• [Исходный текст]
..............................

Уголовники соединились с мусорами

Влада Андрианова можно смело назвать человеком-легендой. Ведь для нас пластинка «По волне моей памяти» явилась (если полюбить штампы) «глотком свежего воздуха». Давид Тухманов нашел точку опоры и… перевернул мир советской эстрады. Находясь за железным занавесом, мы и не предполагали, что может существовать что-то достойное на русском языке. Тухманов сделал хороший ход: взял классическую поэзию и добавил современную музыку. То был домашинно-временной период.

 

Воспоминания и настоящее -  в интервью журналу "Ура Бум Бум" . Корреспондент Алик Гоч (он же Ким-ир-Сен) - на снимке Сергея Емельяненко.

Воспоминания и настоящее - в интервью журналу "Ура Бум Бум" . Корреспондент Алик Гоч (он же Ким-ир-Сен) - на снимке Сергея Емельяненко.

..............................

• [Что требуется] Повторите слово в слово отрывок исходного текста между «Влада Андрианова можно» и «был домашинно-временной период.» включительно. Листинг для работы не понадобится.

• [Выдержки из данных]
..............................

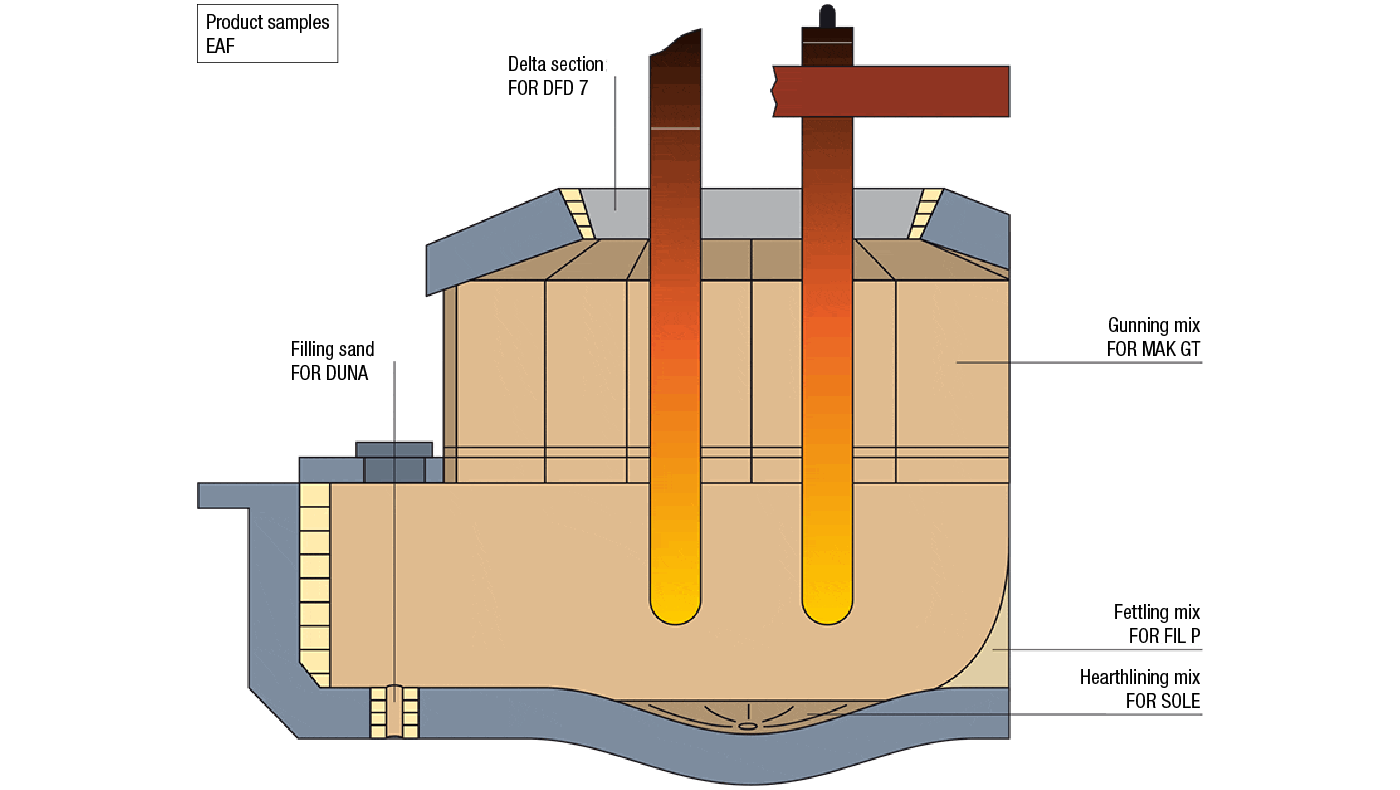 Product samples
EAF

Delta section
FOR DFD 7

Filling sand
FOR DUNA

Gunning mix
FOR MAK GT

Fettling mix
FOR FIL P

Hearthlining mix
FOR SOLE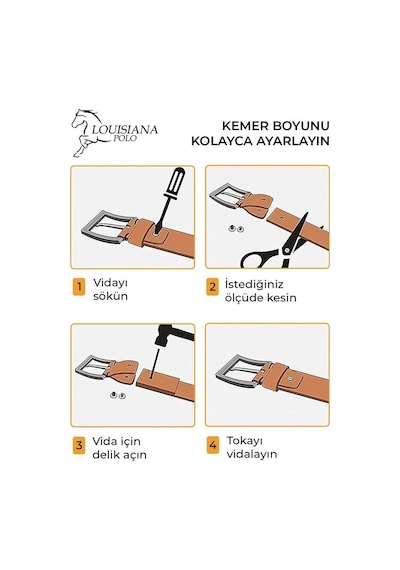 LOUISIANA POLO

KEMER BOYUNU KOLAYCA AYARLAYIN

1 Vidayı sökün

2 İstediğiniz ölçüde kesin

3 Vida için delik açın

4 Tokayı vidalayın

..............................

• [Результат задания]
Влада Андрианова можно смело назвать человеком-легендой. Ведь для нас пластинка «По волне моей памяти» явилась (если полюбить штампы) «глотком свежего воздуха». Давид Тухманов нашел точку опоры и… перевернул мир советской эстрады. Находясь за железным занавесом, мы и не предполагали, что может существовать что-то достойное на русском языке. Тухманов сделал хороший ход: взял классическую поэзию и добавил современную музыку. То был домашинно-временной период.